Because Tanabe isn’t Jewish, he shares the kitchen with an important full-time staff member, Rabbi Hershel Rabbs. Under Rabbs’ watch, the vegetables are carefully washed, with any and all insects removed, and the supply of kosher meat is closely monitored.
Does all of the effort that goes into reimagining pork-loving Mexican food for a kosher clientele pay off? The customers think so.
“People, they come in here and they see that the food is authentic and it’s kosher,” says one young man, “and that acts as a bridge to allow them to take a glimpse into a world that they might have never thought they would look into before.”

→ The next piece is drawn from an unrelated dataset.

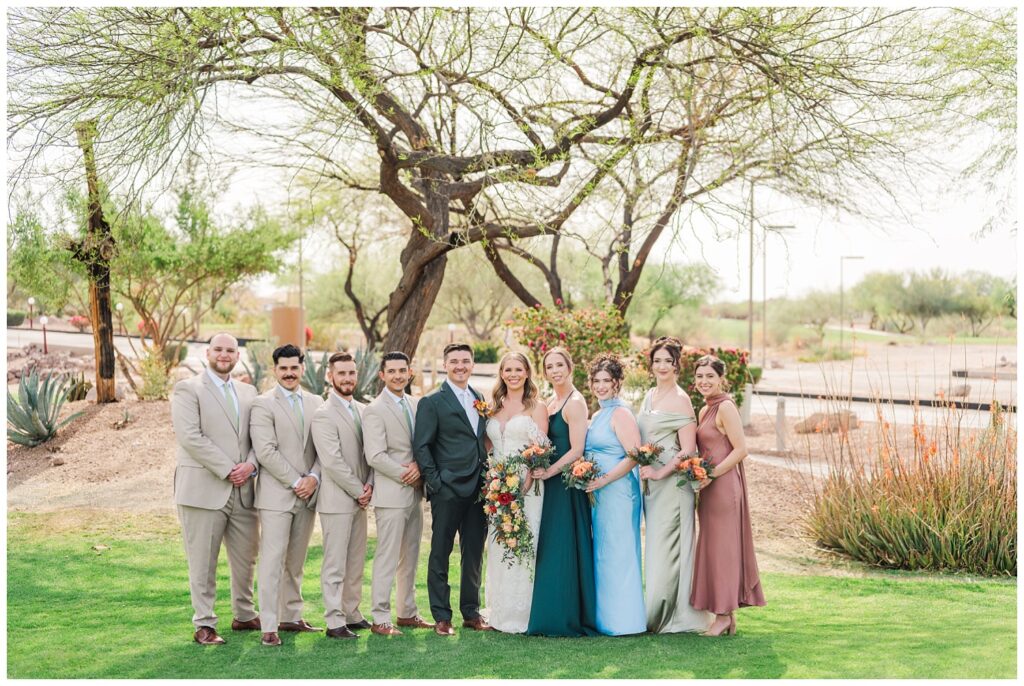 full wedding party posing together in front of a large tree in Gold Canyon, AZ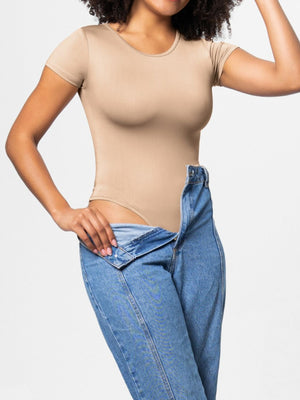 Tan short sleeve scoop neck bodysuit with a smooth finish, worn with jeans.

If that means swapping out salmon for pork in pozole, so be it.
For the sauce:
4 guajillo peppers
2 cloves garlic
1 teaspoon ground cloves
1 teaspoon ground allspice
1 tablespoon ground cumin
1 teaspoon dried oregano
1 tablespoon olive oil
For the pozole:
1 clove garlic, sliced
12-ounce can hominy, drained
1 cactus (nopal) paddle, sliced
1 tablespoon fresh epazote
2 five-ounce wild salmon fillets
1 radish, sliced
Half a lime
Extra-virgin olive oil
Make the sauce: Preheat the oven to 350 degrees F.
Roast the peppers in the oven for 10 minutes and then soak in 4 cups of water for 30 minutes. Drain, reserve the soaking water, and then puree the peppers with the garlic and spices. Mix in enough of the soaking water to give the sauce a soup-like consistency.
Heat the olive oil in a frying pan and cook the sauce over medium-high heat, stirring constantly, until it thickens, about 6 minutes. Season with salt and set aside.
Make the pozole: In a frying pan, sauté the garlic in olive oil over a medium flame until golden brown. Add the hominy and the reserved guajillo sauce and bring to a boil. Reduce the heat and let simmer, stirring occasionally, about 10 minutes.
Meanwhile, cook the cactus in another frying pan, sautéing in olive oil over high heat until just tender. Add in the epazote and cook until just wilted. Set aside.
Wipe out the pan and then cook the salmon, heavily seasoned with only salt, until medium rare.
Serve the salmon on top of the hominy and garnish with the cactus, sliced radish, a squirt of lime, and a drizzle of olive oil.